Thanks a lot for the details. Hopefully, I'll be able to pull it off.
--Mona

--- On Fri, 7/1/11, Craig Ringer <[email protected]> wrote:

From: Craig Ringer <[email protected]>
Subject: Re: [GENERAL] statically compiling postgres and problem with initdb
To: "Tom Lane" <[email protected]>
Cc: "mona attariyan" <[email protected]>, [email protected]
Date: Friday, July 1, 2011, 8:13 PM

On 1/07/2011 11:48 PM, Tom Lane wrote:

> It might be easier to rip out the functionality that expects loadable
> libraries to work.  I think you could probably get through initdb if you
> just disabled creation of encoding-conversion functions and text search
> dictionaries (try #ifdef'ing out the relevant sections of initdb.c).

Good point. If all that's needed is basic functionality...

> Of course, you'll end up with a pretty crippled version of PG --- no
> encoding conversions, no text search, no procedural languages --- but
> maybe that's enough for what you want to do.  If it's not, then as Craig
> says, you're looking at some pretty major work to bind those pieces into
> the executable statically.

I had to do something quite similar for Scribus years ago, and it wasn't 
anywhere near as hard as I'd feared. It did have two  really annoying bits, 
though. One was having to prefix each shared library's public symbols with the 
name of the shared library to avoid conflicts and allow me to differentiate 
different implementations of the same public interfaces. The second was 
modifying the build system to link each library to the main executable.

This is from increasingly vague memory, but:

First I created a function pointer list entry struct type that maps function 
names to function pointers.

I then modified the loader code so it prefixed the function names it was 
expecting with the library name. Instead of "funcname" it'd try to resolve 
"libname_funcname".

I went through EVERY SINGLE LIBRARY and prefixed the library name to the names 
of every non-static function. It was ugly, but the alternative would've been a 
horrid token-pasting macro hack that would've still required changing each 
function declaration.

The libraries already had headers. If they hadn't, I would've had to write a 
header for each library that declared prototypes for its functions.

I added a new header file to the main build that included all the library 
headers and declared a global array of function pointer list entries. In the 
associated .c (well, .cxx in Scribus) I defined the array, populating it with 
the library-name-prefixed function names and pointers to each function.

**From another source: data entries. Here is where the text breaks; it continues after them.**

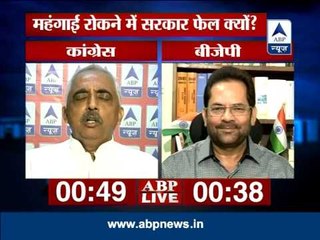 ABP LIVE debate: Why government is unsuccessful to hold rising prices?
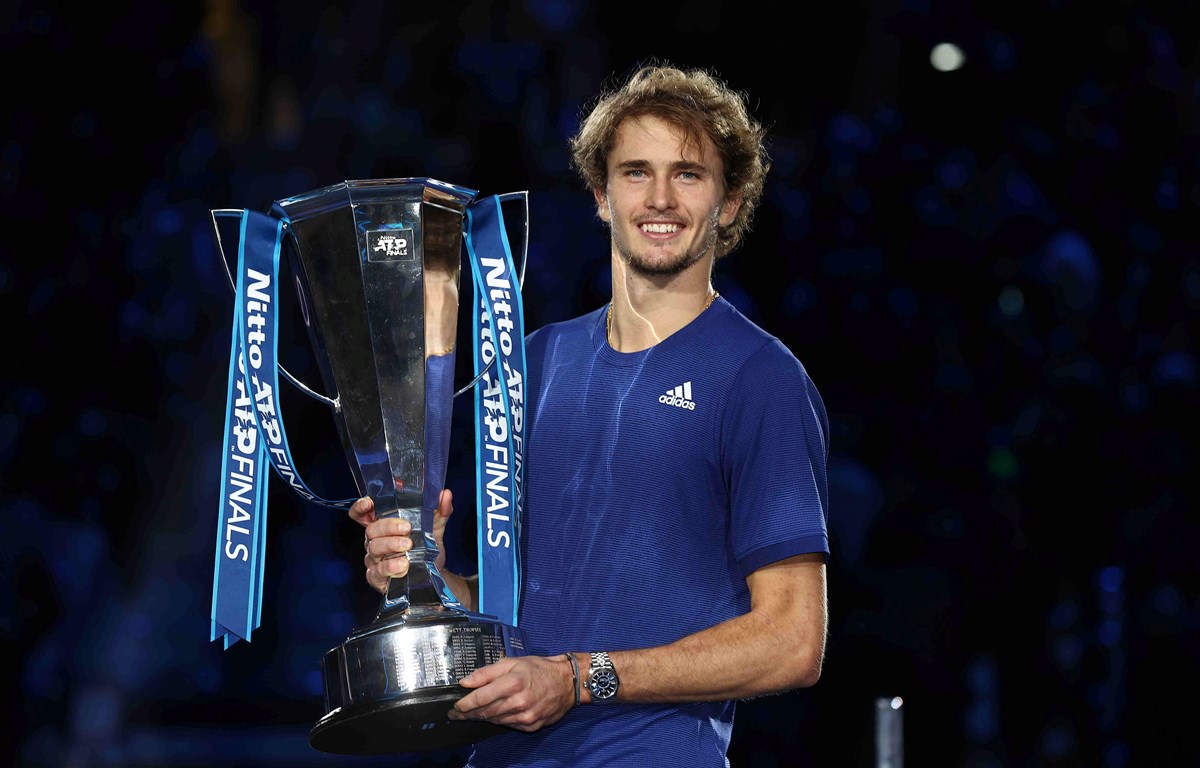 Alexander Zverev Nitto ATP Finals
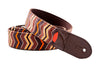 RIGHTON STRAPS ZIGGY-BR Vegan Ziggy Brown Strap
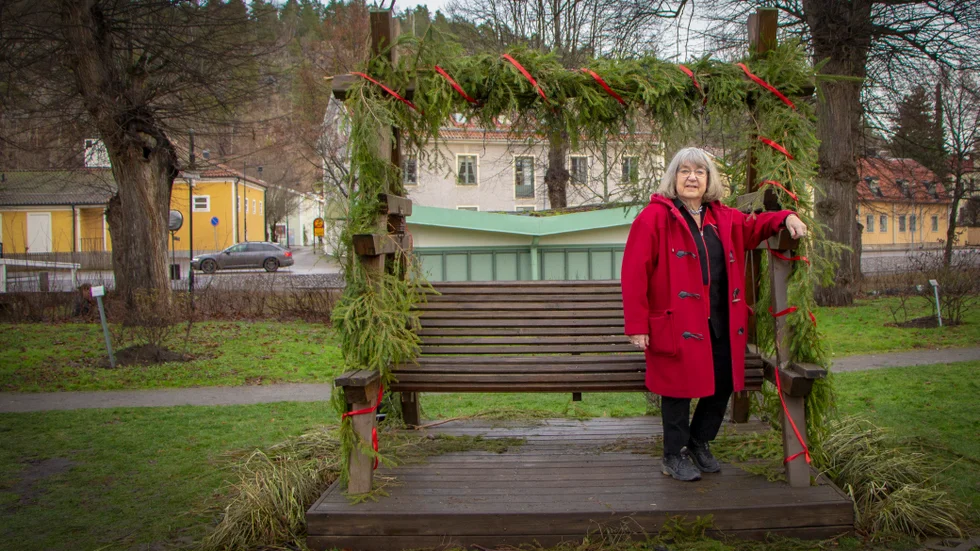 Marianne Wik vill bevara och berätta om östgötskans ursprung.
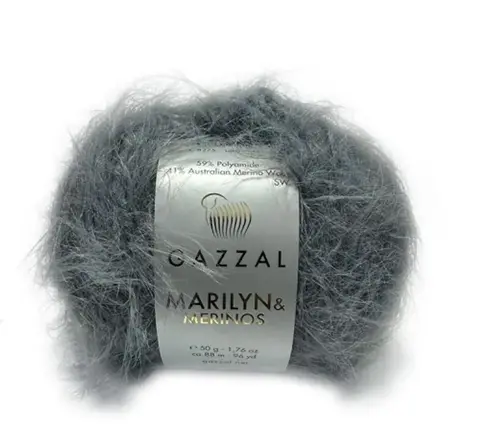Пряжа Gazzal Marilyn & Merinos 8275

I modified each site where Scribus used dlopen() and dlsym() so it called them 
via a wrapper. The wrapper for dynamic linking was just a trivial header of 
inline wrappers around dlopen() and dlsym(). The static linking replacement for 
dlopen() just returned the input library name char* as void*, and the dlsym() 
replacement cast the void* back to char*, joined the library name and function 
name, looked the result up in the function pointer list, and returned the 
resulting function pointer.

Finally, I had to modify the build process so it produced static libraries 
instead of shared libraries for each add-on, and modify the final application 
linkage so it linked each library. This was made a lot easier by the fact that 
Scribus used CMake instead of autotools; I don't know what it'd be like to try 
to do this with autohell, but I suspect "ugly" would be a start.